/pqm4

Post-quantum crypto library for the ARM Cortex-M4

Primary LanguageAssembly

pqm4

Post-quantum crypto library for the ARM Cortex-M4

Introduction

The pqm4 library, benchmarking and testing framework started as a result of the PQCRYPTO project funded by the European Commission in the H2020 program. It currently contains implementations post-quantum key-encapsulation mechanisms and post-quantum signature schemes targeting the ARM Cortex-M4 family of microcontrollers. The design goals of the library are to offer

  • automated functional testing on a widely available development board;
  • automated generation of test vectors and comparison against output of a reference implementation running host-side (i.e., on the computer the development board is connected to);
  • automated benchmarking for speed, stack usage, and code-size;
  • automated profiling of cycles spent in symmetric primitives (SHA-2, SHA-3, AES);
  • integration of clean implementations from PQClean; and
  • easy integration of new schemes and implementations into the framework.

Changes in Round 2

For the second round of the NIST PQC, pqm4 was extended (see #78) with the following features:

  • common code was moved to mupq for reuse in pqriscv,
  • much simpler build process,
  • automated profiling of cycles spent in symmetric primitives (SHA-2, SHA-3, AES),
  • reporting of code-size,
  • integration of clean implementations from PQClean.

Schemes included in pqm4

For most of the schemes there are multiple implementations. The naming scheme for these implementations is as follows:

  • clean: clean reference implementation from PQClean,
  • ref: the reference implementation submitted to NIST (will be replaced by clean in the long term),
  • opt: an optimized implementation in plain C (e.g., the optimized implementation submitted to NIST),
  • m4: an implementation with Cortex-M4 specific optimizations (typically in assembly).

Setup/Installation

The testing and benchmarking framework of pqm4 targets several development boards, all featuring an ARM Cortex-M4 chip:

  • stm32f4discovery (default): The STM32F4 Discovery board featuring 1MB of Flash, and 192KB of RAM. Connecting the development to the host computer requires a mini-USB cable and a USB-TTL converter together with a 2-pin dupont / jumper cable.
  • nucleo-l476rg: The NUCLEO-L476RG board featuring 1MB of Flash and 128KB of RAM. This board does not require a separate USB serial interface converter.
  • cw308t-stm32f3: The ChipWhisperer CW308-STM32F3 target board (in the F3 configuration) featuring 256KB of Flash and 40KB of RAM.
  • nucleo-l4r5zi: The NUCLEO-L4R5ZI board featuring 2MB of Flash and 640KB of RAM. This board does not require a separate USB serial interface converter.
  • mps2-an386: The ARM MPS2(+) FPGA prototyping board when used with the ARM-Cortex M4 bitstream (see ARM AN386) featuring two 4MB RAM blocks, one used in lieu of Flash one as RAM. This board can also be simulated with the QEMU 5.2 simulator (the cycle counts are, however, meaningless in this case).

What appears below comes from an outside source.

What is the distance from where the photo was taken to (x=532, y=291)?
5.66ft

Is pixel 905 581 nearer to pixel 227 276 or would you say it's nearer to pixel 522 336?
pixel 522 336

Installing the ARM toolchain

The pqm4 build system assumes that you have the arm-none-eabi toolchain toolchain installed. On most Linux systems, the correct toolchain gets installed when you install the arm-none-eabi-gcc (or gcc-arm-none-eabi) package.
On some Linux distributions, you will also have to explicitly install libnewlib-arm-none-eabi .

Installing stlink

To flash binaries onto most development boards, pqm4 is using stlink. Depending on your operating system, stlink may be available in your package manager -- if not, please refer to the stlink Github page for instructions on how to compile it from source (in that case, be careful to use libusb-1.0.0-dev, not libusb-0.1).

Installing OpenOCD

For the nucleo-l4r5zi board OpenOCD (tested with version 0.11) is used for flashing binaries. Depending on your operating system, OpenOCD may be available in your package manager -- if not, please refer to the OpenOCD README for instructions on how to compile it from source.

Python3

The benchmarking scripts used in pqm4 require Python >= 3.6.

Installing pyserial

The host-side Python code for most platforms requires the pyserial module. Your package repository might offer python3-serial (Debian, Ubuntu) or python-pyserial (Arch) or python3-pyserial (Fedora, openSUSE) or pyserial (Slack, CentOS, Gentoo) or py3-pyserial (Alpine) directly. Alternatively, this can be easily installed from PyPA by calling pip3 install -r requirements.txt. If you do not have pip3 installed yet, you can typically find it as python3-pip (Debian, Ubuntu) or python-pip (Arch) using your package manager.

Installing ChipWhisperer

The host-side Python code for the cw308t-stm32f3 board requires the chipwhisperer module. If you don't target this board, you can skip the installation.

Installing QEMU >=5.2

The mps2-an386 platform is simulated with the QEMU ARM system emulator. You'll need at least the version 5.2, which is fairly recent at the time of writing and may not be available on your favourite Linux distro. If you don't target this platform, you can skip the installation.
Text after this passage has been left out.